With that in mind, we ought to mention the European integration process, for it captures much of what we have been discussing here. The EU is an international organisation that draws its legitimacy from treaties that are signed and ratified by its member countries. Without going into the specifics, the treaties are the Union’s de facto constitution, while the EU practically works like a federation. In general terms, the EU gains competences from its underlying international agreements. And this distribution of competences basically means that power is, at least in principle, transferred from the national to the supranational level. That is why the most common objection to the EU is that it takes away the nation’s sovereignty. Because indeed that is the case, though only insofar as headline sovereignty is concerned.
This is where things become nuanced. While it may appear that nations are losing power, the truth is that they are gaining access to venues that were theretofore unavailable. For instance, the euro limits each country’s monetary sovereignty. On the flip-side though, it provides qualities such as predictability, reduced transaction costs, higher chances of fostering cross-country trade, and so on. Depending on the policy and the context under consideration, it can be argued that while the euro reduces headline sovereignty it grows the potential of effective sovereignty. The same can be said for virtually every aspect of the European integration process.
Sovereignty is not absolute
The gist is that we cannot afford to think of sovereignty as monolithic or static and absolute. That is a method that is guaranteed to lead to erroneous findings. Instead, we can apply the distinction between headline and effective sovereignty. It helps be more eclectic and maintain a more refined theoretical framework for understanding phenomena.

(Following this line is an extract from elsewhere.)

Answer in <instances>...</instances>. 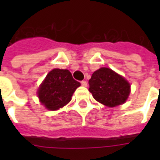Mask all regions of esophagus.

The implication of applying the conceptual bifurcation I am suggesting, is that it becomes nearly impossible to deliver definitive judgements on the propriety or general qualitative features of instances of international relations. The analysis has to account for the specifics. It needs to be holistic. And it most certainly cannot remain fixed on a static worldview that sees nation states as silos of sorts, where supreme political authority is necessarily limited to their own borders.
As such, the conclusion to this seminar must be rather anti-climactic: to evaluate international relations, we need to understand the intricacies of sovereignty, and then we need to engage in a case-by-case study, knowing that our judgements are dependent on the particularities.
That is it. Thank you very much for your attention.
This seminar was produced using only free and open source software.